>> Begin TEXT EXCERPT

The Breakdown of Gaussian Universality in Classification of High-dimensional Linear Factor Mixtures
Xiaoyi Mai, Zhenyu Liao

TL;DR
This paper demonstrates that Gaussian universality does not hold in high-dimensional classification of linear factor mixture data, showing that data distribution details influence learning performance beyond mean and covariance.
Contribution
It provides a high-dimensional analysis revealing the breakdown of Gaussian universality in mixture data classification, extending understanding beyond Gaussian assumptions.

>> End TEXT EXCERPT
>> Begin DATASET

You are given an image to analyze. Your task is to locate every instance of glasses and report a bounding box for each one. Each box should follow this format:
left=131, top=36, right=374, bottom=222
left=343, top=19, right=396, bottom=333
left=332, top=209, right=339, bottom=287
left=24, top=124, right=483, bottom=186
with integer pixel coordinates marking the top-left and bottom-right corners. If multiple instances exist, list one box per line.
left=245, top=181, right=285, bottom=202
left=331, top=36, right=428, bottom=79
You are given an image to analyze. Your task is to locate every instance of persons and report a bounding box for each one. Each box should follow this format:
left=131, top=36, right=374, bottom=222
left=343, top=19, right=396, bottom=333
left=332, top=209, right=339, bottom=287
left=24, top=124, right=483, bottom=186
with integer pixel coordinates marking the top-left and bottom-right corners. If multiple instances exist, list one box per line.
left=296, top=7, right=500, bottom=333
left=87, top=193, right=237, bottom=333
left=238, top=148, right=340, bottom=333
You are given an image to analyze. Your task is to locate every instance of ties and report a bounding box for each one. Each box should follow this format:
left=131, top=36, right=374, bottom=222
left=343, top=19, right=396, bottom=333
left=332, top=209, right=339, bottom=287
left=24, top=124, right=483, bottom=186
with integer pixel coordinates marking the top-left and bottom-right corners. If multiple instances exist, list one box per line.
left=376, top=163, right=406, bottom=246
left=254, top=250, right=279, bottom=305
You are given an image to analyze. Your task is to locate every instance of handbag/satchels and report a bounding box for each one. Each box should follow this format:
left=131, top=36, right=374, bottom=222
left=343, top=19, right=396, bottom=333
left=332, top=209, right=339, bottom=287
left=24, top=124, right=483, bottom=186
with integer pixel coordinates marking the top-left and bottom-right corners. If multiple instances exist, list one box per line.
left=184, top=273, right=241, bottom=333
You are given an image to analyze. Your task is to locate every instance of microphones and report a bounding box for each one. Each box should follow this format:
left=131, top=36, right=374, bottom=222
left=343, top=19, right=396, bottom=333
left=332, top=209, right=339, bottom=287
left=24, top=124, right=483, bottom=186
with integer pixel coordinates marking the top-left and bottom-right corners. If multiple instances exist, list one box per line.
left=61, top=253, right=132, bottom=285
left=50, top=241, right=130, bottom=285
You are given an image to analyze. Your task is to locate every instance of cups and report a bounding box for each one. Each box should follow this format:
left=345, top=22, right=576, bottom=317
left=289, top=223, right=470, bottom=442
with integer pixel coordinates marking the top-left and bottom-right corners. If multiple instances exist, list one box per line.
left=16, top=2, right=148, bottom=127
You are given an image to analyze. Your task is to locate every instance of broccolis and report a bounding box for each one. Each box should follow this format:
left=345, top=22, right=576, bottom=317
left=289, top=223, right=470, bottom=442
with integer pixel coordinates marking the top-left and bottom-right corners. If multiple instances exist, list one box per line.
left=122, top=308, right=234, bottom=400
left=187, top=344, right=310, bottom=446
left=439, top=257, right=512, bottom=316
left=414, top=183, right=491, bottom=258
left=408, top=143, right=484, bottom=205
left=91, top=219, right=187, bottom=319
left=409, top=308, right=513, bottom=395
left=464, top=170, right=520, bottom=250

>> End DATASET
>> Begin DATASET

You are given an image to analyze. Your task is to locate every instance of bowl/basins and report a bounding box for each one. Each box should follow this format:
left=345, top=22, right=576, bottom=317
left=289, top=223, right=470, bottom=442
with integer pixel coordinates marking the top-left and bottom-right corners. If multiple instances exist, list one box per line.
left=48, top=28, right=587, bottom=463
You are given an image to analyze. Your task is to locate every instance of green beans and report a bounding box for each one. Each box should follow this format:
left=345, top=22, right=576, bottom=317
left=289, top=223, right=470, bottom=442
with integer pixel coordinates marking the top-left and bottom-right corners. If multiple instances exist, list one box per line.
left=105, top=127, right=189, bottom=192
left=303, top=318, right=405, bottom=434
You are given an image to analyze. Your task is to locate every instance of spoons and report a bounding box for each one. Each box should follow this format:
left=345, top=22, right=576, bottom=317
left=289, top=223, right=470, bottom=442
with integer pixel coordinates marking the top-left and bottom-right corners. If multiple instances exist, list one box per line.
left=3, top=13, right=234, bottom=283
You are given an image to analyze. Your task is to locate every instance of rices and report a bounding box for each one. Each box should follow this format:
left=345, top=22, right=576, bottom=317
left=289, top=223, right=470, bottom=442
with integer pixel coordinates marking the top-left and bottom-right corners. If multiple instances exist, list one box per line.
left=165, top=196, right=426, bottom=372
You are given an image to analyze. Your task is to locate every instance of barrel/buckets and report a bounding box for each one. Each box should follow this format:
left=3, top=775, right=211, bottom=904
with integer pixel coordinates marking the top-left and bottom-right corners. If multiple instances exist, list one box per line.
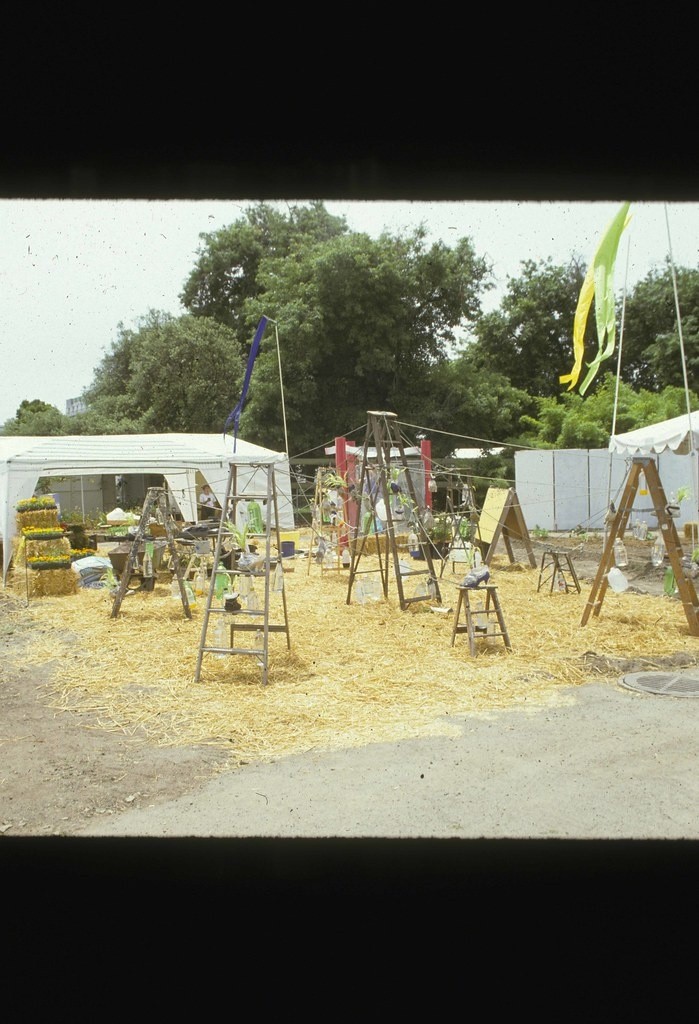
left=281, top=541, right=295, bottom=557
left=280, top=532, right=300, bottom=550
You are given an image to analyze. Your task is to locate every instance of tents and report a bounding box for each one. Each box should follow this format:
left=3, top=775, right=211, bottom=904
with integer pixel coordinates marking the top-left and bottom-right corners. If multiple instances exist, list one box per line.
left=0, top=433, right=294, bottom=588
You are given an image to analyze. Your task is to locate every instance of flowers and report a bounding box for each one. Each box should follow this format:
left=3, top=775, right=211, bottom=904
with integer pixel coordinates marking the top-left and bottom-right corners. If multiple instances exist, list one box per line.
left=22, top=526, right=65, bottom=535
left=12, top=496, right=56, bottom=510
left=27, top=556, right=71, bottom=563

>> End DATASET

> [THINGS TO DO]:
A. Return the passage of the Gaussian universality summary between "The Breakdown of Gaussian Universality in Classification" and "mean and covariance.", inclusive.
B. According to the Gaussian universality summary, what influences learning performance beyond mean and covariance?
C. Sum up the Gaussian universality summary in two sentences.

> [RESULTS OF THE TASKS]:
A.
The Breakdown of Gaussian Universality in Classification of High-dimensional Linear Factor Mixtures
Xiaoyi Mai, Zhenyu Liao

TL;DR
This paper demonstrates that Gaussian universality does not hold in high-dimensional classification of linear factor mixture data, showing that data distribution details influence learning performance beyond mean and covariance.

B. Data distribution details.

C. The paper by Xiaoyi Mai and Zhenyu Liao demonstrates that Gaussian universality does not hold in high-dimensional classification of linear factor mixture data, with data distribution details influencing learning performance beyond mean and covariance. Its contribution is a high-dimensional analysis that reveals this breakdown and extends understanding beyond Gaussian assumptions.